Vuelves a la tierra y te fijas en ellos, que siguen mirándote; y entonces te das cuenta. Te señalan. Vuelves la vista y la ves, clavada en tu brazo, delatándote.

Te despiertas sobresaltado, enciendes la luz y te tocas los brazos. Nada. Suspiras aliviado; pero maldices en voz baja y saltas de la cama. En la cocina abres la nevera; coges esa caja del fondo y la abres.  Sigue ahí. Y tú sigues maldiciendo. Maldita la hora.
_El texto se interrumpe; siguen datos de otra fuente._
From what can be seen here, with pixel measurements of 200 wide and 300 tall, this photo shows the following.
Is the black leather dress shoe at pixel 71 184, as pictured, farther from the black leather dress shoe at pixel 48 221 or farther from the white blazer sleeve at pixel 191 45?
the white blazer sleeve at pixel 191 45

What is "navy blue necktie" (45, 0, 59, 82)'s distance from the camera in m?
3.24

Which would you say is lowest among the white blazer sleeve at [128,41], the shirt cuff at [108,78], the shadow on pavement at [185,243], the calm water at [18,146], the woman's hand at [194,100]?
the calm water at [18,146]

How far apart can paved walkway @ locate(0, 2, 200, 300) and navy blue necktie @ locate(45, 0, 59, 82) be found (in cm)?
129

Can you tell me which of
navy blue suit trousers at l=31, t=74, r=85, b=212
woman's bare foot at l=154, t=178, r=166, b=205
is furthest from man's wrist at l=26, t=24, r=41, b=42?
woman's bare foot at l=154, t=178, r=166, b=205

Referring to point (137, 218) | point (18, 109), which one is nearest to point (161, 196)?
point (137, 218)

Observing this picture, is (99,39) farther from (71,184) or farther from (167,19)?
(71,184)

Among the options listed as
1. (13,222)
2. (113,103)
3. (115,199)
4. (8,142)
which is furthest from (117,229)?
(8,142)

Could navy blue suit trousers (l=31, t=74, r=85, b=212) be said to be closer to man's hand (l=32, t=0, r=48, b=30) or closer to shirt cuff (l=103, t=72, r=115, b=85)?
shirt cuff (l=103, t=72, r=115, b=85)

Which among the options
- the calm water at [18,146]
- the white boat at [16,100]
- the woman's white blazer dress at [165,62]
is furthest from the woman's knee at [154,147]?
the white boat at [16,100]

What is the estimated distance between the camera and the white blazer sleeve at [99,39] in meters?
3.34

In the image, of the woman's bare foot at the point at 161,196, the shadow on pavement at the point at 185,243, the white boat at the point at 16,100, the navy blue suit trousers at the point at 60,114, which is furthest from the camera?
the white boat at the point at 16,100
Maldita la duda.

101. GRACIAS, PETER

Han sido muchos años de preparación, de entrenamientos en verano en pistas de atletismo y en campos de fútbol en invierno para no perder el tono físico. Los nervios te abruman instantes antes de que el pistoletazo de salida marque los veinte segundos más importantes de tu vida.

Corres con cada fibra de tu cuerpo, corres con cada hálito de tus pulmones, corres con cada bombeo de tu corazón.

Cruzas la línea después de doscientos metros. Segundo. Record de tiempo en tu país, Australia. Medalla de plata aquí, en los Juegos.

Es tu momento más álgido y todo el mundo entendería que pensaras solamente en tu gloria, en la recompensa de tu esfuerzo, en tu meta culminada tras tantos años de tesón. Tal vez, el inicio fulgurante de una carrera olímpica que pueda llevarte, en el futuro, a colgarte la medalla definitiva: el oro. Pero no lo haces. Tu gloria no ofusca la realidad de una desigualdad presente y decides sumarte, en tu momento, a otro momento cuya significación consideras por encima de honores y personalismos.

Pides la insignia. La colocas sobre el escudo de tu país. Subes al podio.